Kurdish forces free oil workers in Kirkuk

Iraqi Kurdish forces Sunday found and freed workers who had gone missing a day earlier when ISISinsurgents seized a small crude oil station near the northern city of Kirkuk, the provincial governor and a local councilman said.

The development came as ISIS militants press ahead with their offensive in the Kirkuk area after suffering last week a setback in Syria, when they withdrew from the town of Ain al-Arab on the Turkish border.

The Kurds retook the crude oil separation unit in Khabbaz Saturday evening but had been unable to immediately determine the fate of the employees, whom they found in an underground room.

“All of them were rescued and they are all safe,” Kirkuk Governor Najmaldin Karim told Reuters by phone, denying reports that some of the workers had been taken hostage.

Earlier reports said 15 workers had gone missing, but provincial councilman Ali Mehdi said the number could be as high as 25. Mehdi confirmed that the workers had all been freed.

One senior Kurdish commander was killed in Saturday’s attack, the most serious assault on Kirkuk since the summer.

ISIS militants seized at least four small oil fields when they overran large areas of northern Iraq last summer and began selling crude oil and gasoline.

Khabbaz is a small oil field 20 kilometers southwest of Kirkuk with a maximum production capacity of 15,000 barrels per day. It was producing around 10,000 bpd before the attack.

The U.S. and its allies have carried out 26 airstrikes in Iraq and eight in Syria since Saturday in continued attacks on ISIS targets, the U.S. military said.

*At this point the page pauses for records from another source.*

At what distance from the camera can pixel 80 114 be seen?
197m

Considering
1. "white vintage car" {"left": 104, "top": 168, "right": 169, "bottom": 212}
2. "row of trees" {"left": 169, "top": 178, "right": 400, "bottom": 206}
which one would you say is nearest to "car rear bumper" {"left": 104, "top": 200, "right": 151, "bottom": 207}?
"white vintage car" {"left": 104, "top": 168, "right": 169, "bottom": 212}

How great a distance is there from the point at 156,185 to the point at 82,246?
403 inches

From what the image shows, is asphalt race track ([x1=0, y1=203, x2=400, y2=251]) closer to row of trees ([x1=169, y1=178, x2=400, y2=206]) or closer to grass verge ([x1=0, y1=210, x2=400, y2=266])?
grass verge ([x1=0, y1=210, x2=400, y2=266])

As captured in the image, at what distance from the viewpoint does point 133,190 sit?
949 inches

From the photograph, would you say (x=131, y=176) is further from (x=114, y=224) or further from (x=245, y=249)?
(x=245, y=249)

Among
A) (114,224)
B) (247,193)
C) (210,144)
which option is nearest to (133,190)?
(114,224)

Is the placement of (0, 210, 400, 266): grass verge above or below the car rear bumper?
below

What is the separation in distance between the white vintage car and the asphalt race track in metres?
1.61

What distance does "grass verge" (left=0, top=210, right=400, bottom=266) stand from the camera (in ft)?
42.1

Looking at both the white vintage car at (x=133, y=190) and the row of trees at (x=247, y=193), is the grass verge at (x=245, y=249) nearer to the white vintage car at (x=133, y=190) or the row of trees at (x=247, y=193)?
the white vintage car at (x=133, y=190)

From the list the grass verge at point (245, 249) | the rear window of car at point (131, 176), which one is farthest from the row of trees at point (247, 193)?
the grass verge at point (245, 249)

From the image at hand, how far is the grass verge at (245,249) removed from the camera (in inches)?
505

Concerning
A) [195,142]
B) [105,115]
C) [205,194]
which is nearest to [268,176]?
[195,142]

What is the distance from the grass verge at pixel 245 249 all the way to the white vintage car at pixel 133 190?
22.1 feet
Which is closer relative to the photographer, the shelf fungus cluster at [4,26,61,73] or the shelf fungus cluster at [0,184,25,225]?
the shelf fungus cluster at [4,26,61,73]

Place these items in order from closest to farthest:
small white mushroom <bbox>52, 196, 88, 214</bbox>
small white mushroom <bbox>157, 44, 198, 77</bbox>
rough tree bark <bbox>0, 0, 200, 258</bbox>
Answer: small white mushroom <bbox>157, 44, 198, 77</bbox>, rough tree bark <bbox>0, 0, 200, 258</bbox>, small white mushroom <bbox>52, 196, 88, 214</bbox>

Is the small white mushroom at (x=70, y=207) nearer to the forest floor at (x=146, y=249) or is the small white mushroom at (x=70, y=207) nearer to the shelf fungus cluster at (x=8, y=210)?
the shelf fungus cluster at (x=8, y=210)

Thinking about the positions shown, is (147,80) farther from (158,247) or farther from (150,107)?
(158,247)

The bulk of the strikes were near Kirkuk, while in Syria most of the strikes were near Ain al-Arab, said a statement by the U.S. Combined Joint Task Force.

Separately, ISIS beheaded an Iraqi police officer and a soldier, the latest in a long series of atrocities committed by the jihadis, according to pictures posted online Sunday.

In one photo, a blindfolded man said to be a police lieutenant colonel kneels in a street in front of a row of gunmen.

A masked militant is then shown beheading the victim with a machete, after which his severed head is placed atop his body and the machete driven into his back.

Another photo shows an overweight masked militant apparently struggling to behead a man identified as a captured Iraqi soldier.

The authenticity of the photos could not be independently confirmed.